▸ **Required work**:
Reproduce the records below, substituting "yellow window frame" for every occurrence of "yellow painted frame" and leaving all other text unchanged.

▸ **Data supplied**:
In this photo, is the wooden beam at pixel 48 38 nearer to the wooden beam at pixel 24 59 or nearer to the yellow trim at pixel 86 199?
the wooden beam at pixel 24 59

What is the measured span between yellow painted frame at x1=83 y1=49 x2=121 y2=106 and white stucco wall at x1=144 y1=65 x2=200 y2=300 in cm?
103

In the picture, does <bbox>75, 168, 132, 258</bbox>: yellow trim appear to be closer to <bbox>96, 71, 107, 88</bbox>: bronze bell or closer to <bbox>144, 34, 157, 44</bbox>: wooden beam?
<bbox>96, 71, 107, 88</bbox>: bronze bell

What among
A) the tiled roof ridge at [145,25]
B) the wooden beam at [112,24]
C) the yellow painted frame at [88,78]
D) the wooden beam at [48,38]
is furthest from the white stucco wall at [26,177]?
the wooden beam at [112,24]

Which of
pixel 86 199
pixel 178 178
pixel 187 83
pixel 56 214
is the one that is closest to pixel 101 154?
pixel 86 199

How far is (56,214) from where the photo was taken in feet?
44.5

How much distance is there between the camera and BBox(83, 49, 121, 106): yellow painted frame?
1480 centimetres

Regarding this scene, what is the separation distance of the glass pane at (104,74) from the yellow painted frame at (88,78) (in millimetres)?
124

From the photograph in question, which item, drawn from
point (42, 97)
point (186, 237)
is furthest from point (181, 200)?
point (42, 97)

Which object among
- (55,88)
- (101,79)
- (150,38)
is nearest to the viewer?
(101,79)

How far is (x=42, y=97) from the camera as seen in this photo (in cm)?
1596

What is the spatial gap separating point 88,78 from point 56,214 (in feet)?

▸ **Final result**:
In this photo, is the wooden beam at pixel 48 38 nearer to the wooden beam at pixel 24 59 or nearer to the yellow trim at pixel 86 199?
the wooden beam at pixel 24 59

What is the measured span between yellow window frame at x1=83 y1=49 x2=121 y2=106 and white stucco wall at x1=144 y1=65 x2=200 y2=300 in cm?
103

In the picture, does <bbox>75, 168, 132, 258</bbox>: yellow trim appear to be closer to <bbox>96, 71, 107, 88</bbox>: bronze bell or closer to <bbox>144, 34, 157, 44</bbox>: wooden beam?
<bbox>96, 71, 107, 88</bbox>: bronze bell

What among
A) the tiled roof ridge at [145,25]
B) the wooden beam at [112,24]
C) the yellow window frame at [88,78]
D) the wooden beam at [48,38]
is furthest from the white stucco wall at [26,177]?
the wooden beam at [112,24]

Which of
pixel 86 199
pixel 178 178
pixel 187 83
pixel 56 214
is the one that is closest to pixel 101 154?
pixel 86 199

How far is (56,214) from where the photo was taken in feet?
44.5

How much distance is there between the camera and BBox(83, 49, 121, 106): yellow window frame?
1480 centimetres

Regarding this scene, what is the separation distance of the glass pane at (104,74) from the yellow window frame at (88,78) (in millimetres)?
124

From the photograph in question, which item, drawn from
point (42, 97)
point (186, 237)
is furthest from point (181, 200)?
point (42, 97)

Which object among
- (55,88)
- (101,79)
- (150,38)
is nearest to the viewer?
(101,79)

How far is (x=42, y=97) from the camera as seen in this photo (in cm)?
1596

What is the spatial gap separating point 88,78 from point 56,214 (in feet)?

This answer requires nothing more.